Revista Electrónica de Investigación Educativa


Vol. 5, Núm. 2, 2003

De la violencia y la escuela

Alfredo Furlan
furlan@servidor.unam.mx

Proyecto de Investigación Curricular
División de Investigación y Posgrado
Facultad de Estudios Superiores Iztacala,

Universidad Nacional Autónoma de México

Aniceto Ortega, 1021
Col. del Valle, 03100, Deleg. Benito Juárez
México, D.F., México
 

Obra reseñada:
Debarbieux, Eric; Garnier, Alix; Montoya, Yves y Tichit, Laurence (1999). La violence en milieu scolaire: Vol. 2. Le désordre des choses (Colección Actions Sociales/ Confrontations). Paris: ESF, 190 pp.

Presentación

El libro que se reseña, escrito por Eric Debarbieux y tres miembros del equipo que dirige en el área de Ciencias de la Educación de la Universidad Víctor Segalen, Burdeos II, Francia, es un testimonio de la producción de un sector académico habituado a investigar y polemizar, y de la disposición de los directivos del sistema escolar para poner en práctica políticas que se nutren de las orientaciones y resultados que genera el circuito planeación-acción-evaluación- investigación-deliberación pública.

El texto expresa un momento reflexivo del extenso e intenso trabajo del equipo de Éric Debarbieux. En sus páginas contiene la imagen de un proceso de indagación en plena operación. Tanto las aportaciones más nítidas como sus pasos vacilantes y las interrogantes enunciadas en cada capítulo, aportan planteamientos de una gran riqueza. Desde mi punto de vista, este rasgo debería presentarse normalmente en la escritura dedicada a informar y difundir la investigación en el campo educativo: mostrarse como una oportunidad de compartir con los lectores las sinuosidades del camino, al tiempo que presenta los panoramas visualizados en el transcurso de la marcha.

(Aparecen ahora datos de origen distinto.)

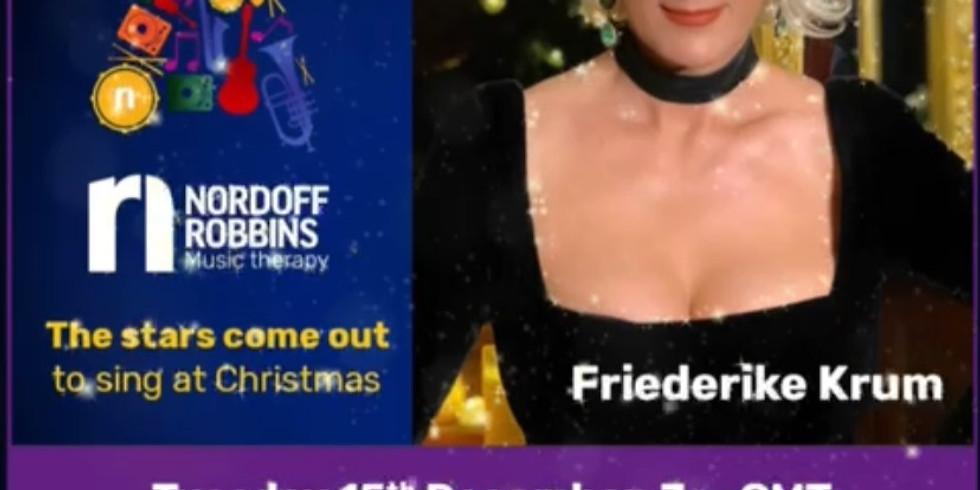 Nordoff Robbins Christmas carol Live Stream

El tema del libro, “la indisciplina y la violencia en el medio escolar”, representa probablemente uno de los más difíciles de afrontar. Constituye uno de los aspectos menos “presentables” de la escuela. Si algo temen las autoridades escolares de distinto rango y los propios actores, es que se “ventilen” los episodios y problemas más desagradables que acontecen en el ámbito institucional y que ello incremente el descrédito que padecen los sistemas escolares en muchos países; descrédito conseguido con sus propias obras, pero también por la acción intencional de agencias interesadas en profundizar la crisis escolar en la transmisión cultural y la formación de los ciudadanos.

En Francia, la deliberación sobre la violencia en la escuela tomó estado público hace menos de dos décadas y en ésta participaron funcionarios, diversos tipos de agentes y el sector académico especializado en ciencias de la educación.

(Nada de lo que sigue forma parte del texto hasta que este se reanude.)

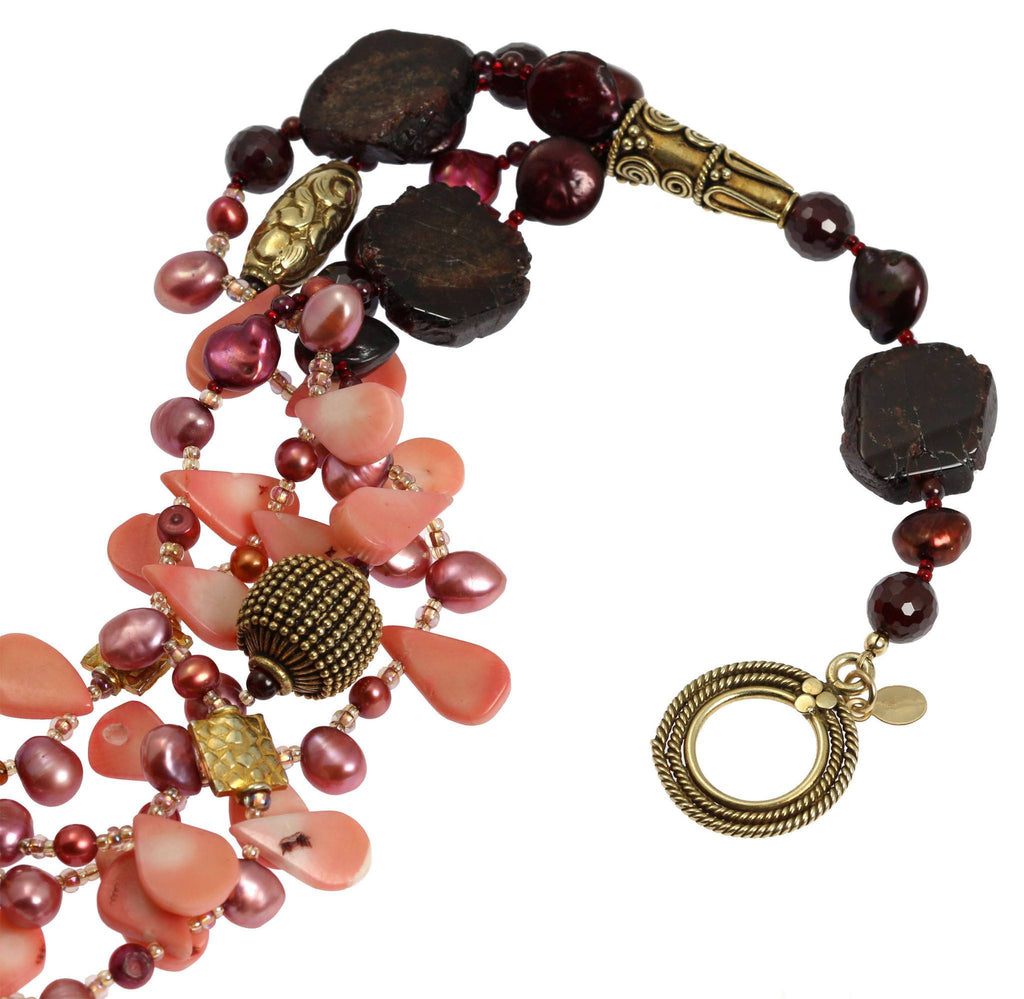 Garnet Amber Carnelian Beaded Gemstone Necklace - johnsbrana - 4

La investigación comenzó al mismo tiempo, pero cobró impulso en los últimos seis años en respuesta a la creciente importancia política del tema. Desde mediados de los noventa, pasó de ser un tema prácticamente ausente a uno de los que produce más publicaciones. La bibliografía representa un abanico de perspectivas, la mayoría rigurosas y de gran interés.1Considero que el libro escrito por el equipo de Éric Debarbieux se destaca del conjunto porque articula teoría, investigación e intervención, sin disimular las dificultades de ese cometido; sostiene un discurso agudamente crítico y autocrítico, a la vez que trata a todos los sectores involucrados con igual respeto, habida cuenta de la imposibilidad de "introducir un dedo en esta llaga”, sin afectar la susceptibilidad de la mayoría de los actores.

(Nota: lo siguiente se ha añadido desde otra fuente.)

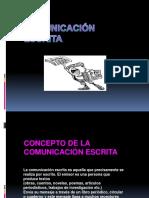 COMUNICACIÓN ORAL Y  ESCRITA.pdf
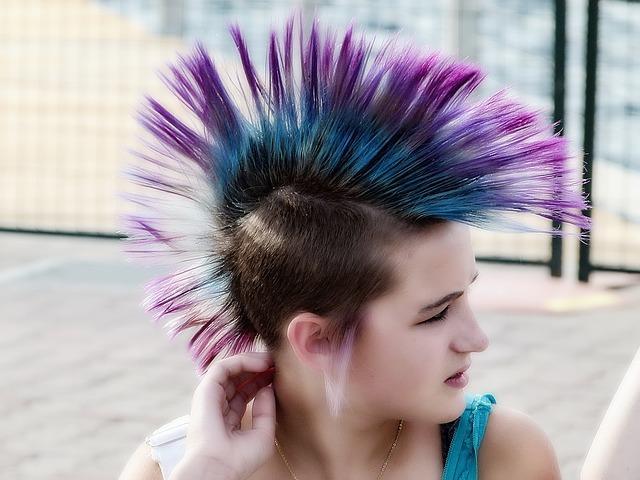 gefärbte Haare - Punk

El libro La violencia en el medio escolar: Vol. 2. El desorden de las cosas es el segundo de una trilogía. El primer volumen, Estado del problema (État des lieux), se publicó en 1996, con el propósito de contribuir a aclarar el debate público y científico sobre el problema de la violencia en la escuela; propone un diagnóstico y desarrolla un análisis puntual de los tópicos que los autores consideraban críticos. El tercer volumen se publicó en 2001, con el subtítulo Diez enfoques en Europa; compila trabajos de investigadores que presentan los estados del arte del problema y de la investigación.

En la introducción del volumen que nos ocupa, el segundo de la trilogía, los autores indican que el proyecto inicial de este libro era claro: “nosotros habíamos anunciado que publicaríamos nuestras tentativas de mediación sociológica, tratando de ayudar a los equipos que trabajan en esta problemática a mejorar el abordaje de sus problemas” (p. 10). Sin embargo, advierten, a medida que el proyecto se fue desarrollando evolucionó hasta adquirir la fisonomía definitiva. En lugar de proponer “soluciones”, profundiza la visión de la complejidad de las circunstancias institucionales y de las intervenciones que llevó a cabo el equipo de autores. Sobre todo, en este segundo volumen, los autores ahondan y ajustan su posición teórica y práctica, a partir de las nuevas demandas que tuvieron que responder en el transcurso de la escritura del libro; especialmente un encargo del Ministerio de Educación Nacional para evaluar sus políticas de lucha contra la violencia escolar.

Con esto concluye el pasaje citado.